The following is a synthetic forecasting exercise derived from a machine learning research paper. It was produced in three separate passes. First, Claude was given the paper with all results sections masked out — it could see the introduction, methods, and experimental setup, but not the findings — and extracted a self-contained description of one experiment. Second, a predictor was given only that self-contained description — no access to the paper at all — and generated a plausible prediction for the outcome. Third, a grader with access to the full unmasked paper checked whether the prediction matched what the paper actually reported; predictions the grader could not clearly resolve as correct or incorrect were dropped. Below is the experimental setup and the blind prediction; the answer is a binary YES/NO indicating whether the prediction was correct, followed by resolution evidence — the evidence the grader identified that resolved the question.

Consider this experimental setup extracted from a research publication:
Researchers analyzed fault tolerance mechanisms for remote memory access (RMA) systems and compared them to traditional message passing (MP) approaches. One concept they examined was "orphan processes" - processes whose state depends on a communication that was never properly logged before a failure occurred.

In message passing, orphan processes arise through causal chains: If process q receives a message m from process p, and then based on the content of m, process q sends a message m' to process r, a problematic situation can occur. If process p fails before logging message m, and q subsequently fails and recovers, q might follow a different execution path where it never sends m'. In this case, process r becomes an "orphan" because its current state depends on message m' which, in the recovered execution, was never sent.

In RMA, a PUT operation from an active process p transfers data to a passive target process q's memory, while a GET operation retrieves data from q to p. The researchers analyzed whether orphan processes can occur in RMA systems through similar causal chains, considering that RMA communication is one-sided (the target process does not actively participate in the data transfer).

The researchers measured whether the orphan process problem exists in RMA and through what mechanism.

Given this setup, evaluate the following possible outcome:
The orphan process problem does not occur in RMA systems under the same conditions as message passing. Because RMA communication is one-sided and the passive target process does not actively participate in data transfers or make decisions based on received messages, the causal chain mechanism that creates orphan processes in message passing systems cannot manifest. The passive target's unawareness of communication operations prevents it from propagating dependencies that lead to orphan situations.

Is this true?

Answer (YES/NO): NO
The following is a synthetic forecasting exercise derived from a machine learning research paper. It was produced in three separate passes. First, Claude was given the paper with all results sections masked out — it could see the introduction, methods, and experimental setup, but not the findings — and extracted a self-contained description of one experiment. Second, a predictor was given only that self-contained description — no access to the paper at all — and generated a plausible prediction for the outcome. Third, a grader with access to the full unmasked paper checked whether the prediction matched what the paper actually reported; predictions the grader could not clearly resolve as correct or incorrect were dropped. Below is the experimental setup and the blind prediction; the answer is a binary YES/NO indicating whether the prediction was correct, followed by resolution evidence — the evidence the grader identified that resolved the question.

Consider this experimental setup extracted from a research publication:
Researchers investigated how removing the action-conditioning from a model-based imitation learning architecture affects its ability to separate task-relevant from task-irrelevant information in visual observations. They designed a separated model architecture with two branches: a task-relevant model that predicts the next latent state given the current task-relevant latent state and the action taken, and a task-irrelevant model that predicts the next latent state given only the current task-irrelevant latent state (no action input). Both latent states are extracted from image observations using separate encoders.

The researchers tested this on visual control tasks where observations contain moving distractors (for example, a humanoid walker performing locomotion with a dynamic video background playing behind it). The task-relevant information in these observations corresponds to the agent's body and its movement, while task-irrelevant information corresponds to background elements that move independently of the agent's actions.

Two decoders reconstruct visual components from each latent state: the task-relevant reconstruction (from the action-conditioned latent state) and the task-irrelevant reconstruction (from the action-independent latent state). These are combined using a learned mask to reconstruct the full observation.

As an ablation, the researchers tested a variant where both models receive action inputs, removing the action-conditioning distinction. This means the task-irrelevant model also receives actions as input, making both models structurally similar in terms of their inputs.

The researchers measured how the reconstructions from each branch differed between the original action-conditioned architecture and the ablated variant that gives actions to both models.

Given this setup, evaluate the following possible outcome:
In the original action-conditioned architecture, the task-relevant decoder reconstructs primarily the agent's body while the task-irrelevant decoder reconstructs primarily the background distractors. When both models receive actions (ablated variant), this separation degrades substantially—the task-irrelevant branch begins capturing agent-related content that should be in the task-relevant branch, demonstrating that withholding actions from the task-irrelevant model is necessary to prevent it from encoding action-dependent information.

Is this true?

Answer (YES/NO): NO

— What you should do —
Type out the whole listing once more, exactly as written.

— Solution —
The following is a synthetic forecasting exercise derived from a machine learning research paper. It was produced in three separate passes. First, Claude was given the paper with all results sections masked out — it could see the introduction, methods, and experimental setup, but not the findings — and extracted a self-contained description of one experiment. Second, a predictor was given only that self-contained description — no access to the paper at all — and generated a plausible prediction for the outcome. Third, a grader with access to the full unmasked paper checked whether the prediction matched what the paper actually reported; predictions the grader could not clearly resolve as correct or incorrect were dropped. Below is the experimental setup and the blind prediction; the answer is a binary YES/NO indicating whether the prediction was correct, followed by resolution evidence — the evidence the grader identified that resolved the question.

Consider this experimental setup extracted from a research publication:
Researchers analyzed fault tolerance mechanisms for remote memory access (RMA) systems and compared them to traditional message passing (MP) approaches. One concept they examined was "orphan processes" - processes whose state depends on a communication that was never properly logged before a failure occurred.

In message passing, orphan processes arise through causal chains: If process q receives a message m from process p, and then based on the content of m, process q sends a message m' to process r, a problematic situation can occur. If process p fails before logging message m, and q subsequently fails and recovers, q might follow a different execution path where it never sends m'. In this case, process r becomes an "orphan" because its current state depends on message m' which, in the recovered execution, was never sent.

In RMA, a PUT operation from an active process p transfers data to a passive target process q's memory, while a GET operation retrieves data from q to p. The researchers analyzed whether orphan processes can occur in RMA systems through similar causal chains, considering that RMA communication is one-sided (the target process does not actively participate in the data transfer).

The researchers measured whether the orphan process problem exists in RMA and through what mechanism.

Given this setup, evaluate the following possible outcome:
The orphan process problem does not occur in RMA systems under the same conditions as message passing. Because RMA communication is one-sided and the passive target process does not actively participate in data transfers or make decisions based on received messages, the causal chain mechanism that creates orphan processes in message passing systems cannot manifest. The passive target's unawareness of communication operations prevents it from propagating dependencies that lead to orphan situations.

Is this true?

Answer (YES/NO): NO
The following is a synthetic forecasting exercise derived from a machine learning research paper. It was produced in three separate passes. First, Claude was given the paper with all results sections masked out — it could see the introduction, methods, and experimental setup, but not the findings — and extracted a self-contained description of one experiment. Second, a predictor was given only that self-contained description — no access to the paper at all — and generated a plausible prediction for the outcome. Third, a grader with access to the full unmasked paper checked whether the prediction matched what the paper actually reported; predictions the grader could not clearly resolve as correct or incorrect were dropped. Below is the experimental setup and the blind prediction; the answer is a binary YES/NO indicating whether the prediction was correct, followed by resolution evidence — the evidence the grader identified that resolved the question.

Consider this experimental setup extracted from a research publication:
Researchers investigated how removing the action-conditioning from a model-based imitation learning architecture affects its ability to separate task-relevant from task-irrelevant information in visual observations. They designed a separated model architecture with two branches: a task-relevant model that predicts the next latent state given the current task-relevant latent state and the action taken, and a task-irrelevant model that predicts the next latent state given only the current task-irrelevant latent state (no action input). Both latent states are extracted from image observations using separate encoders.

The researchers tested this on visual control tasks where observations contain moving distractors (for example, a humanoid walker performing locomotion with a dynamic video background playing behind it). The task-relevant information in these observations corresponds to the agent's body and its movement, while task-irrelevant information corresponds to background elements that move independently of the agent's actions.

Two decoders reconstruct visual components from each latent state: the task-relevant reconstruction (from the action-conditioned latent state) and the task-irrelevant reconstruction (from the action-independent latent state). These are combined using a learned mask to reconstruct the full observation.

As an ablation, the researchers tested a variant where both models receive action inputs, removing the action-conditioning distinction. This means the task-irrelevant model also receives actions as input, making both models structurally similar in terms of their inputs.

The researchers measured how the reconstructions from each branch differed between the original action-conditioned architecture and the ablated variant that gives actions to both models.

Given this setup, evaluate the following possible outcome:
In the original action-conditioned architecture, the task-relevant decoder reconstructs primarily the agent's body while the task-irrelevant decoder reconstructs primarily the background distractors. When both models receive actions (ablated variant), this separation degrades substantially—the task-irrelevant branch begins capturing agent-related content that should be in the task-relevant branch, demonstrating that withholding actions from the task-irrelevant model is necessary to prevent it from encoding action-dependent information.

Is this true?

Answer (YES/NO): NO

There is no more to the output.